Put your essay together. It all goes together with a number of photocopies and the like. This goes to York.
Step Two: York Interviews and Further Application
I've already discussed this slightly above. After the first round of applications a number (you have a pretty good chance of getting an interview with even a half arsed application), will be asked back for an interview. This will be with three people chosen from different departments with links to the exchange scheme.
For me, the questions for Berkeley were as I noted in the message of advice. Why North America. Why California. Then why Berkeley & Your other 2. You can't just focus on one campus because they won't guarantee it to you. I focused on specific courses that each campus did that related to eachother. My fields I was interested in were Game Theory, Social Evolution and War.
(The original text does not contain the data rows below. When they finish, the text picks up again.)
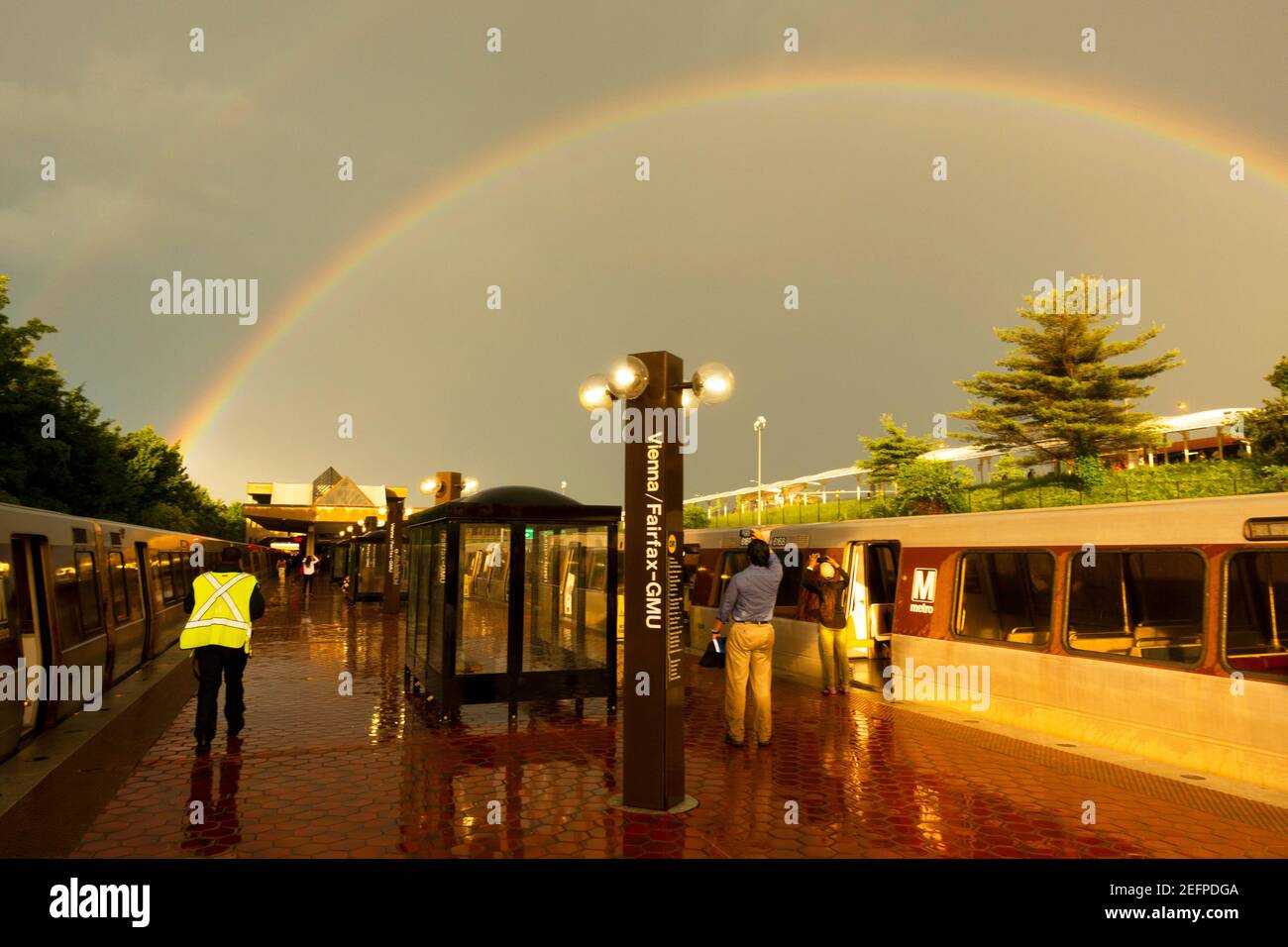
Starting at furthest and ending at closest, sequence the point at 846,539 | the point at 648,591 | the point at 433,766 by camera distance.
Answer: the point at 846,539, the point at 433,766, the point at 648,591

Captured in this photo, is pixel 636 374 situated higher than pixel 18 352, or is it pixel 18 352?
pixel 18 352

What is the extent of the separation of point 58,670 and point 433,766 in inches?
205

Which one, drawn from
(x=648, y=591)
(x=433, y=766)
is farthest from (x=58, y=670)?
(x=648, y=591)

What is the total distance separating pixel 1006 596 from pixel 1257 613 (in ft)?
7.69

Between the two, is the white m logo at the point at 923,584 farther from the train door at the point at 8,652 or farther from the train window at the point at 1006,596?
the train door at the point at 8,652

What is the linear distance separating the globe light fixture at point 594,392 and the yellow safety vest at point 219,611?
4.04m

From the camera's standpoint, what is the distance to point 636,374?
628 centimetres

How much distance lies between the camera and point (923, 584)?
10.3m

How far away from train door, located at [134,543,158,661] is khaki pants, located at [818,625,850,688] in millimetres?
12128

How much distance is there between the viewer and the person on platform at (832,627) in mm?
10680

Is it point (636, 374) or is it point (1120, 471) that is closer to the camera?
point (636, 374)

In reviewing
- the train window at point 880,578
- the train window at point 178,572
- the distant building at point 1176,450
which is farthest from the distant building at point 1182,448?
the train window at point 178,572

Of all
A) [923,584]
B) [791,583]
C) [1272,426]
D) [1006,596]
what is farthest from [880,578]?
[1272,426]

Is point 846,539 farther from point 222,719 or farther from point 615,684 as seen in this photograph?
point 222,719
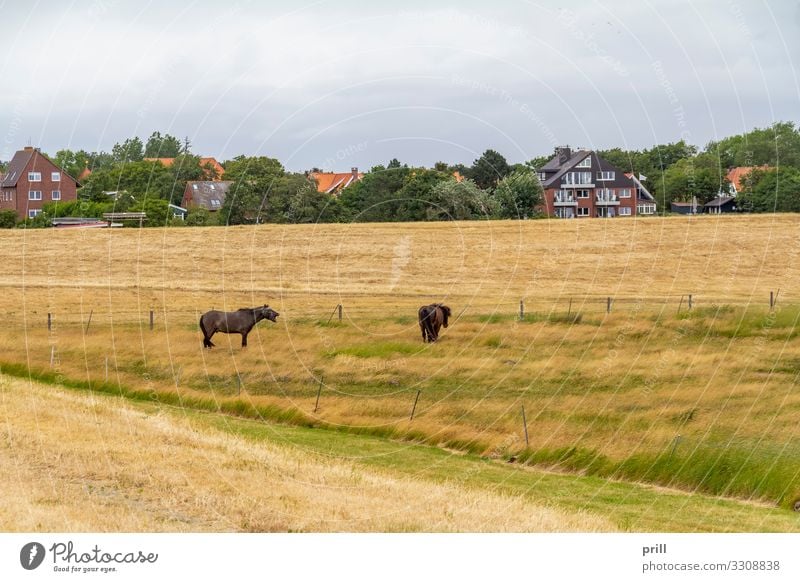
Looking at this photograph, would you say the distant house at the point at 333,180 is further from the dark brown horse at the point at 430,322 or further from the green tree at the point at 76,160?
the green tree at the point at 76,160

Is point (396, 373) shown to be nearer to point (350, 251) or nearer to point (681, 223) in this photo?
point (350, 251)

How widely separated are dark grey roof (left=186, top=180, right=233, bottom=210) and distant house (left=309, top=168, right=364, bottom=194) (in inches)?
575

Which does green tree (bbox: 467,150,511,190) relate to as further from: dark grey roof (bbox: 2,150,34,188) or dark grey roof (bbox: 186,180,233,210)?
dark grey roof (bbox: 2,150,34,188)

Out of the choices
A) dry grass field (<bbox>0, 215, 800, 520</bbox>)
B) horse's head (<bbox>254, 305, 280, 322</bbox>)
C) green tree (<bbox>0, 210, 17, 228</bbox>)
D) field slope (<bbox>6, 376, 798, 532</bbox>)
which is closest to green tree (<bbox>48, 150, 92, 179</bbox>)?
green tree (<bbox>0, 210, 17, 228</bbox>)

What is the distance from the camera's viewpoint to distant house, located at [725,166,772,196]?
373ft

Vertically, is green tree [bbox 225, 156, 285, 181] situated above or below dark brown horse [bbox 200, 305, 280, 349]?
above

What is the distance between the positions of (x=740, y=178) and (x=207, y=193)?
59.2 m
Be honest - show a real interest and demonstrate that you have the dedication and perseverance not to just leave half way through.
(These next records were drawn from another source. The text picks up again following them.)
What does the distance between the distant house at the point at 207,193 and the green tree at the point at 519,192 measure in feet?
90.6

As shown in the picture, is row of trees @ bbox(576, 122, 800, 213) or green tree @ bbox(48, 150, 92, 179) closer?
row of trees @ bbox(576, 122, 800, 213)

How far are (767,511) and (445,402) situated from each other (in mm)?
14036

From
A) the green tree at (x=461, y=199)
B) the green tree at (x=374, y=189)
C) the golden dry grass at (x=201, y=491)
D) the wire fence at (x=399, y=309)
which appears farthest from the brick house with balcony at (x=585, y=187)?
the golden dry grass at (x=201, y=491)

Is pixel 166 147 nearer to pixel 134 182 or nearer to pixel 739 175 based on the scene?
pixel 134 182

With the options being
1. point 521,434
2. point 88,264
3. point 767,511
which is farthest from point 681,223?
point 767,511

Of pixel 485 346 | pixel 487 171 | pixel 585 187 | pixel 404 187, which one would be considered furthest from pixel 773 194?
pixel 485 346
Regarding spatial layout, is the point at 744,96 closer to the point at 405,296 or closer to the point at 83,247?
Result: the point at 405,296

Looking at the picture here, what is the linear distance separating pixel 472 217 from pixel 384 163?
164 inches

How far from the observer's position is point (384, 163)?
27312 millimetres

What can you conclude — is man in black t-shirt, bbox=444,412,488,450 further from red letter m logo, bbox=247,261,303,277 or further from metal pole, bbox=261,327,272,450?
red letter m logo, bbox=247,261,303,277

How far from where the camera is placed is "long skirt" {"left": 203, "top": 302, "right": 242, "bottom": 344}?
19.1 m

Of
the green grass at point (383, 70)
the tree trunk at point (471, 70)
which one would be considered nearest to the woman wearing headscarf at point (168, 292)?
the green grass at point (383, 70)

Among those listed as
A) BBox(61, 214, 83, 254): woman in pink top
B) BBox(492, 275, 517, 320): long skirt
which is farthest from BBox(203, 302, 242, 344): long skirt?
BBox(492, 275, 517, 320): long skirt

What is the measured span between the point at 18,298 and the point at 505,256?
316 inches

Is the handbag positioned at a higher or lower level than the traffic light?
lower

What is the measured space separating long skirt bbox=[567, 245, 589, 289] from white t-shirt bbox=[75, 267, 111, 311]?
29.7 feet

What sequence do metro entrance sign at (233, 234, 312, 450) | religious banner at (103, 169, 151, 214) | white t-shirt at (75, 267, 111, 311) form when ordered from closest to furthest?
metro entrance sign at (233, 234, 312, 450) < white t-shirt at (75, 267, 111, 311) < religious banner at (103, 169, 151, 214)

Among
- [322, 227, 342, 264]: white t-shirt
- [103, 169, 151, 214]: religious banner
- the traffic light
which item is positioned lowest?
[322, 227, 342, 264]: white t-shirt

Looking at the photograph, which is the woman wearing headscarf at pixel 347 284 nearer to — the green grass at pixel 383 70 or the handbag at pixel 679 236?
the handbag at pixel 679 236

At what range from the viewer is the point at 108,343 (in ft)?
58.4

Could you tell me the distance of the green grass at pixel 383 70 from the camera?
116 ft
After the interviews, a number are given the go-ahead by York. These people are then allowed to refine their essay or personal statement so as to better cater to the institutions they want. This was the point that I wrote a supplementary essay for Berkeley. Then, they send these all off with even more tight amount of personal details and financial guarantees in like, nov/dec.
Step 3: Cross your fingers and try not to screw your housing if you don't get in
You don't get to know if you got onto the course, or your choices until mid-through or the start of the easter holidays. I was in Morocco, so I found out when I got back. What this means is that people sort our housing for second year in january, feb at the latest. Interviews are January/Feb. If you tell people you're going to america, they'll think you don't like them and not factor you in. If you don't tell them (for fear of not getting in), you might screw them over if you do get in. It's up to you how to deal with this, only remember that you need to consider not getting onto the course.
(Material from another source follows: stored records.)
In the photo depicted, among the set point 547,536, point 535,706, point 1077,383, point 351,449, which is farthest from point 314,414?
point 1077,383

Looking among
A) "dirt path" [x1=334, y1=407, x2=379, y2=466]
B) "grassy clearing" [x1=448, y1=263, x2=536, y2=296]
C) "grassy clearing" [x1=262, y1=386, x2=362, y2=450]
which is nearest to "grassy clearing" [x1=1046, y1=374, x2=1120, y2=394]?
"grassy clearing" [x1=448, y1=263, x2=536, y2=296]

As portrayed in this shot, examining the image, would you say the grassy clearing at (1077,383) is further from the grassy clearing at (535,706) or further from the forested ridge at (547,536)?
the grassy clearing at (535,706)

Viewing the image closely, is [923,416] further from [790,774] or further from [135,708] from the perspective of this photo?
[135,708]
Frequently Asked Questions (will update)
Can I permenantly transfer to the US/Berkeley once I'm there?
I honestly don't have a straight answer for you here. I looked into it, but only mildly. Each time the answer I got was yes, but no. To my questioning, you effectively had to transfer as a full transfer student (as you would from york anyway maybe), only that you had a step up on the competiton in that Berkeley already had a semester or two's worth of work and GPA's from you. So If you do exceptionally well (I rocked a 3.9 gpa last semester, but didn't follow through), and be well aware that Berkeley is a LOT harder than York - to get a York first at berkeley requires an average score on tests in most subjects of above 95%. (Stupid conversions).
How much does tuition cost?
No idea for you. For me, they charged me exactly 50% standard York fees. That meant they just took 50% less from the SLC. About 1500 pounds.
How do the Berkeley Units Convert?
Doing the reccomended amount in Berkeley, you get effectively 140 York units (so a free half course in york! Yay!). Be warned though, that to convert to a first in York currently (I'm going to have serious words about this when I get back), requires a full bore A in each class. Before you say "Well you should be getting an A anyway", realise that every class is curved so that A's go to about 10% of the students. An A at berkeley is a 4.0. It's a 95%+ score on an exam. An A-? Oh? What's that? You only got 90% in each test? You only beat 85% of the students at the most elite public institution in the United States? Sorry, it's not worth a 70+ mark here at york. FNAH FNAH.
How hard is it to get on the exchange?
International office will give you hard numbers, but I'll say this: Considerably easier than you imagine, but it depends upon the institution you want to go to. Columbia or UPenn? Harder. A Specific UC (Like Berkeley, which EVERYONE wants)? Harder. My year it was around 60 to 6 for UC (but five of the six final applicants had berkeley as their first choice), 50 to 2 for Columbia, 35 to 1 for UPenn, and so on. If you put the effort in, you'll get your slot.